Evidence of their efforts are now splashed across almost 400 acres of burned-over hillsides inside the much larger 48,520-acre Castle Rock Fire area. Where last fall's racing wildfire burned hottest and closest to rural homes, hundreds or thousands of feet below in areas of the lower Warm Springs Creek drainage, inside and just upstream from the Ketchum city limits, the helicopters dropped numerous loads of straw and wood mulch.

Depending on the severity of moisture-laden thunderstorms that pass over the region later this summer, the several inches of organic material should help slow or stop erosion and dangerous landslides that could devastate homes and lives below.

High up on the open south-facing Warm Springs Ridge, the blackened north face of Guyer Ridge and further out Warm Springs, Forest Service spotters were positioned to keep watch over the individual drop points selected for the treatments, said John Chatel, a fisheries biologist for the Sawtooth National Forest. Chatel was selected to lead the federal Burned Area Emergency Response (BAER) team assigned to come up with the post-fire recovery options for the large burn area west of Ketchum.

Looking uphill during a media tour of the recovery areas Monday, Chatel pointed to one of the spotters skylined on top of a nearby ridgeline.

"They're talking back and forth with the pilots," he said. Wishing to burn as little fuel as possible, the private contractor assigned to the job by the Forest Service—Mountain West Helicopters out of Alpine, Utah—was on track to finish dropping the straw and wood mulch on the selected spots as early as Tuesday, June 10.

Chatel said that where the blaze burned most intensely during 20 smoky days last August and September, the result was hydrophobic soils. In essence, these soils are incapable of absorbing water and can thus lead to disastrous mud and debris flows after particularly heavy rainfall events, he said.

The series of large landslides that blocked portions of Warm Springs Road in the weeks after the fire were evidence of the seriousness of these hydrophobic soils.

Chatel said the impacts of these soils will last as long as three to five years, depending on the orientation of hillsides. Where they face north, slopes will remain hydrophobic longer because they burned the longest and most intensely because of the heavy tree cover and woody debris that blanketed the ground, he said.

Forest Service officials said the entire erosion control contract conducted by Mountain West Helicopters during the past few days will cost the federal government upwards of $800,000. Sites for the targeted mulch drops were selected because of their proximity above threatened homes, which could be damaged by overland flows and sediment.

Many other hillsides located throughout the Castle Rock Fire area that burned just as intensely but aren't adjacent to threatened homes will not be similarly treated. Rather, Mother Nature will be allowed to reclaim these burned-over lands on her own schedule.

Straw for the project had to be certified free of noxious weeds before it could be transported into the area, said Sawtooth National Forest Botanist Kim Pierson, another member of the BAER team.

Looking up to the greening hillsides near Penny Lake west of Ketchum, Pierson expressed delight with how well the fire area looks to be recovering since last fall.
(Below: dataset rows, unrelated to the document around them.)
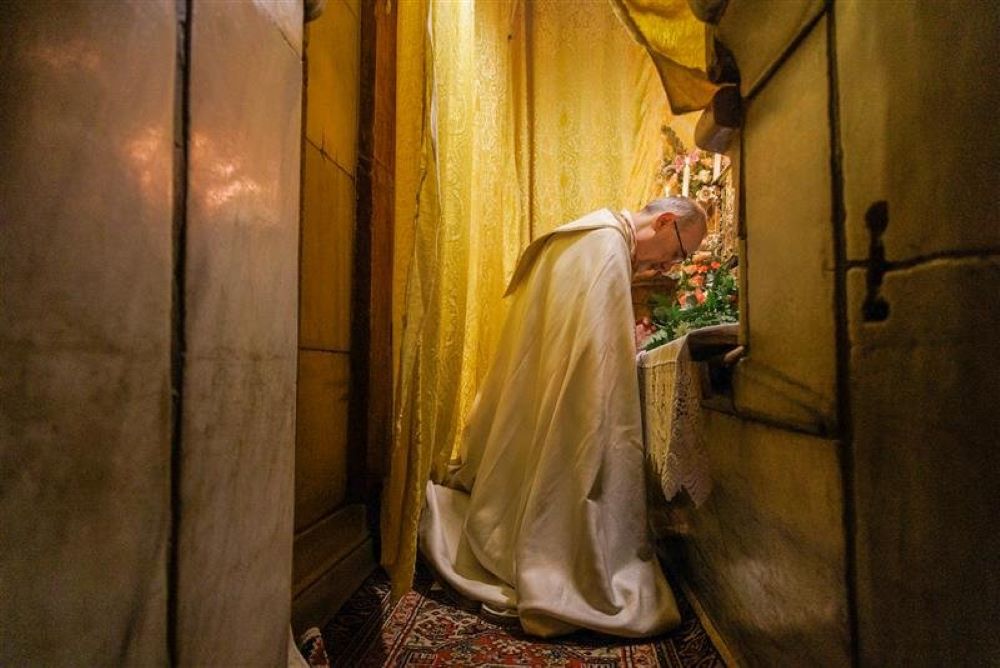 Cardinal Pierbattista Pizzaballa prays at the Holy Sepulchre, the tomb where Christ's body was laid after his crucifixion and before the resurrection, as he celebrated Mass of the Lord's Supper in the Church of the Holy Sepulcher April 2 in Jerusalem. (OSV News/Courtesy Latin Patriarchate of Jerusalem)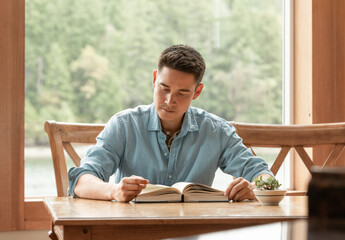 Young man relaxing at home reading a book , bible learning studying  - obrazy, fototapety, plakaty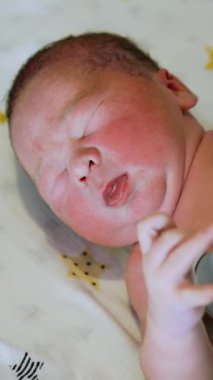 Eldivenli doktor steteskoplu bir bebeği dinliyor. Çıplak bebek el sallıyor. Üst görünüm kapalı. Dikey video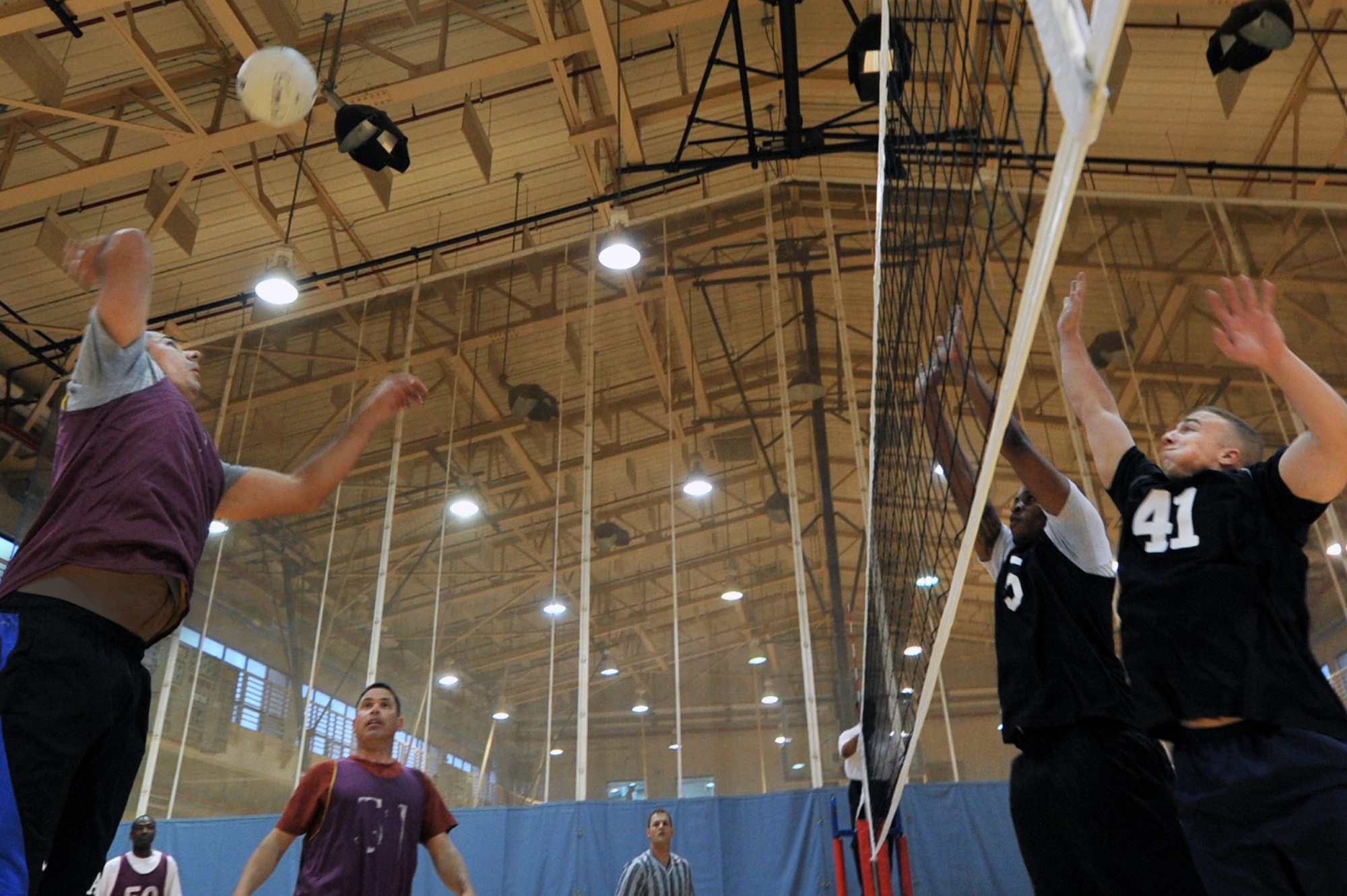 Staff Sgt. Joe Zupke, 51st Civil Engineer Squadron electrician, and Senior Airman Clarence Brooks, 5th Reconnaissance Squadron aircraft fuel systems journeyman, joust for the ball during an intramural volleyball game at the fitness center on Osan Air Base, Republic of Korea, April 15, 2013. The intramural season includes 16 teams who will compete for a slot in the tournament on May 22. (U.S. Air Force photo/Senior Airman Alexis Siekert)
She said the cool, wet spring the area has experienced has actually been a bonus as it has allowed native plants to grow larger and produce more flowers, which in turn will produce more seeds for future plant growth.

"It's exceeding my expectations," she said.
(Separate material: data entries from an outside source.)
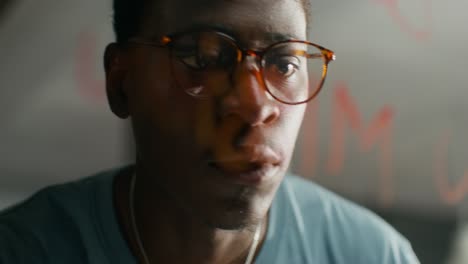 man looking at graffiti through glass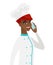 African-american chef talking on a mobile phone.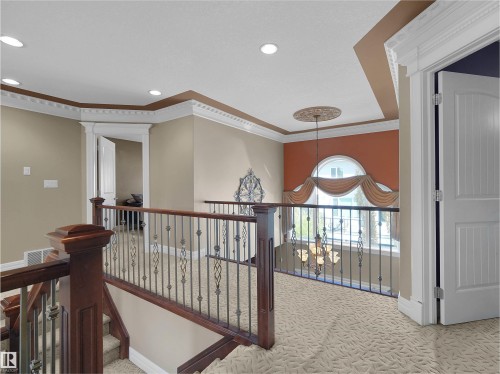 Upper-level landing featuring decorative railing, a large arched window, and recessed lighting - 1511 69 Street, Edmonton, AB - Indoor Photo Showing Other Room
Pierson said the resurgent plant growth should help shield burned hillsides from disastrous landslides. Separate plantings of bitterbrush and sagebrush already conducted inside the fire recovery area will also help control erosion, she said.
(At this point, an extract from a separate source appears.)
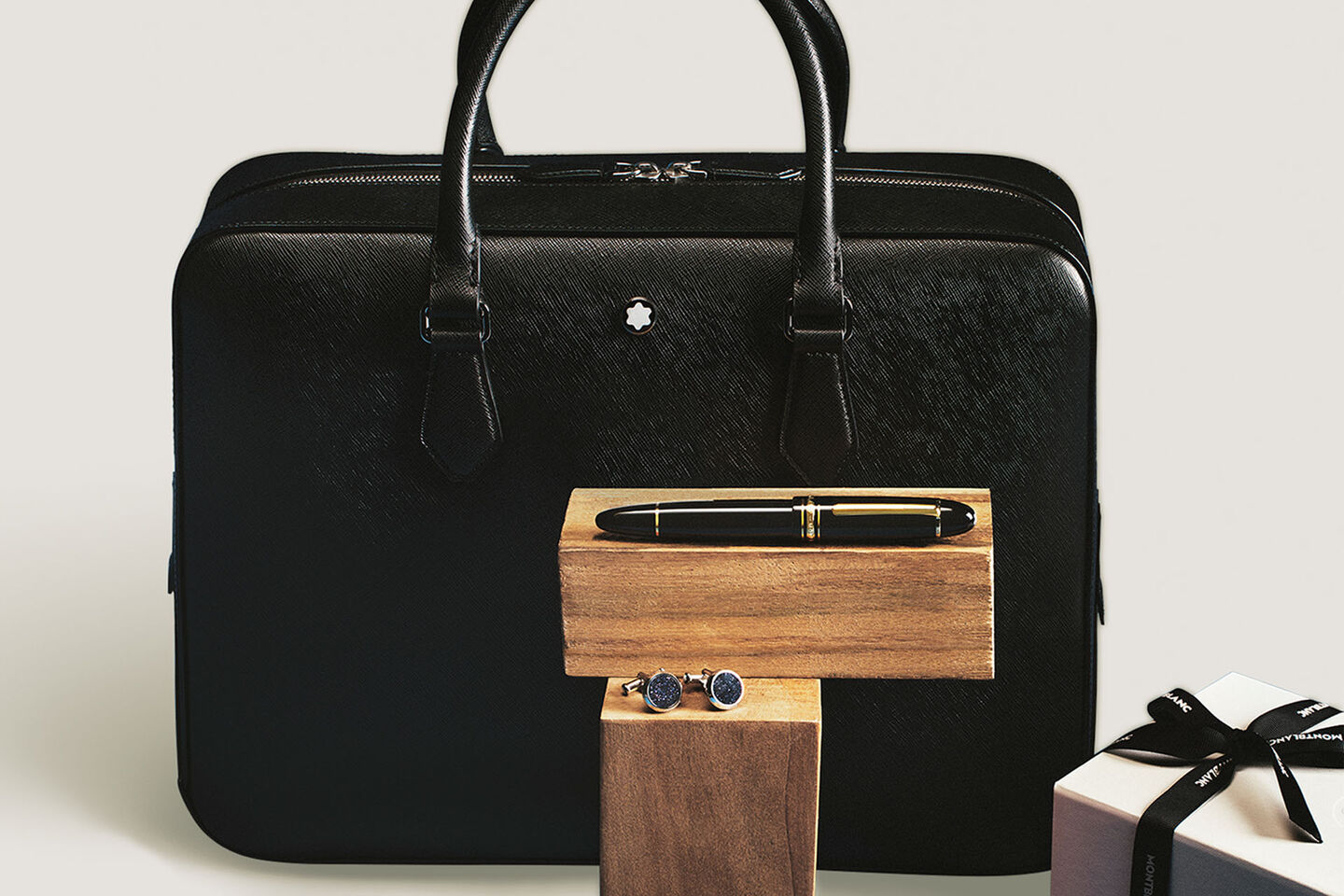 Montblanc black leather briefcase, Meisterst&uuml;ck fountain pen, and elegant blue cufflinks, displayed with a branded gift box.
Pierson said she is also pleased that Forest Service officials decided against conducting a large-scale reseeding effort last fall. She said the only reseeding they did was in the Limekiln drainage on the fire's south end in the Greenhorn Gulch area.

Because Limekiln burned so hot and damaged plants so extensively, officials decided that placing seed there was advisable, she said. Elsewhere, they felt reluctant to bring in seed that, while native to the region, isn't as acclimatized to the local area, she said.